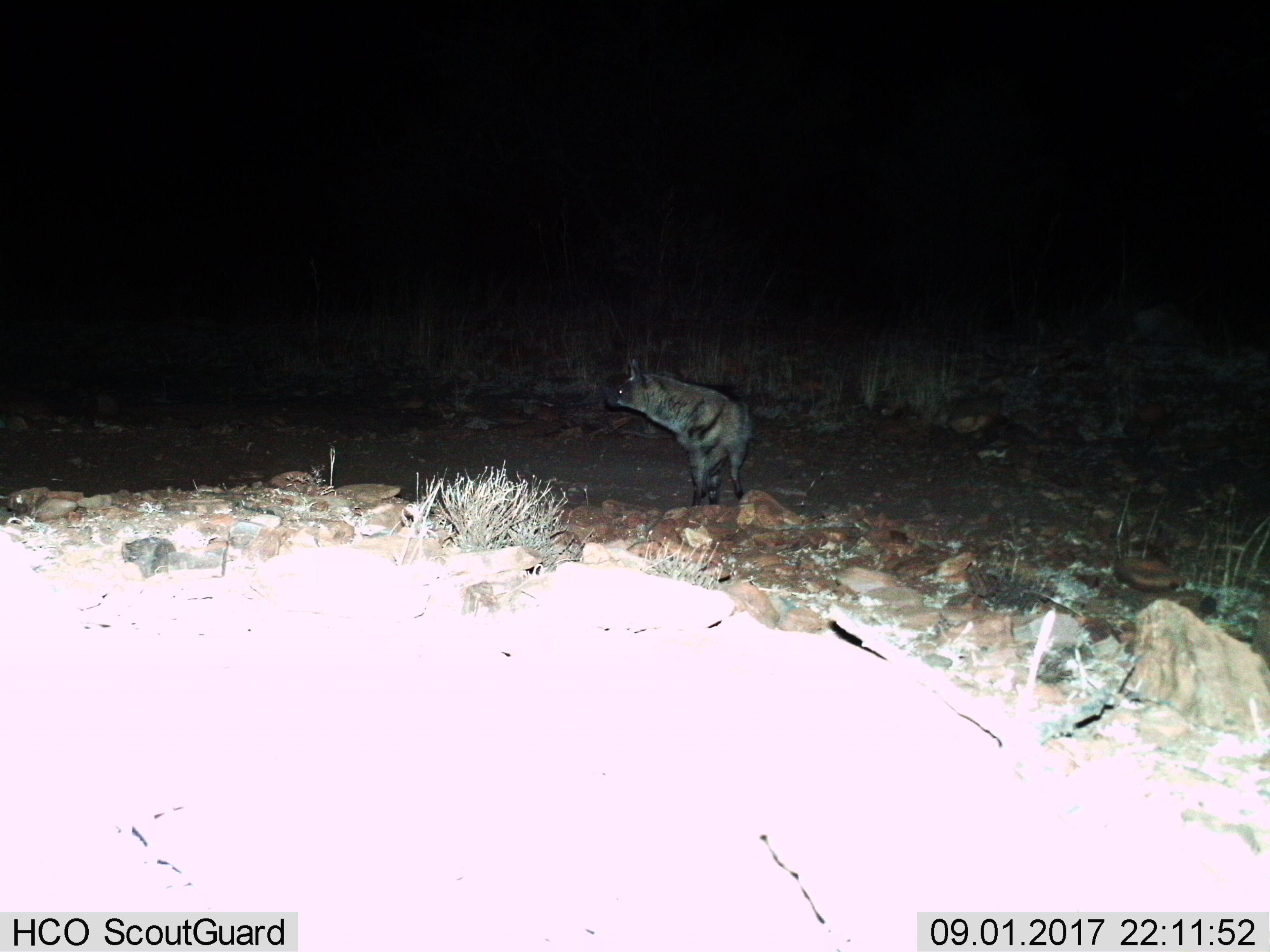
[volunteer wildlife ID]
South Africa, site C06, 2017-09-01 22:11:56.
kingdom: Animalia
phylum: Chordata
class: Mammalia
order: Carnivora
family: Hyaenidae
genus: Proteles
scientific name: Proteles cristatus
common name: aardwolf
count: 1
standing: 100%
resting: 0%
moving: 0%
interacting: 0%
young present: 0%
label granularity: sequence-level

◆ **TASK ITEM**
Without the pictures, write out the whole listing exactly as it appears.

◆ **EXERCISE RESULT**
[volunteer wildlife ID]
South Africa, site C06, 2017-09-01 22:11:56.
kingdom: Animalia
phylum: Chordata
class: Mammalia
order: Carnivora
family: Hyaenidae
genus: Proteles
scientific name: Proteles cristatus
common name: aardwolf
count: 1
standing: 100%
resting: 0%
moving: 0%
interacting: 0%
young present: 0%
label granularity: sequence-level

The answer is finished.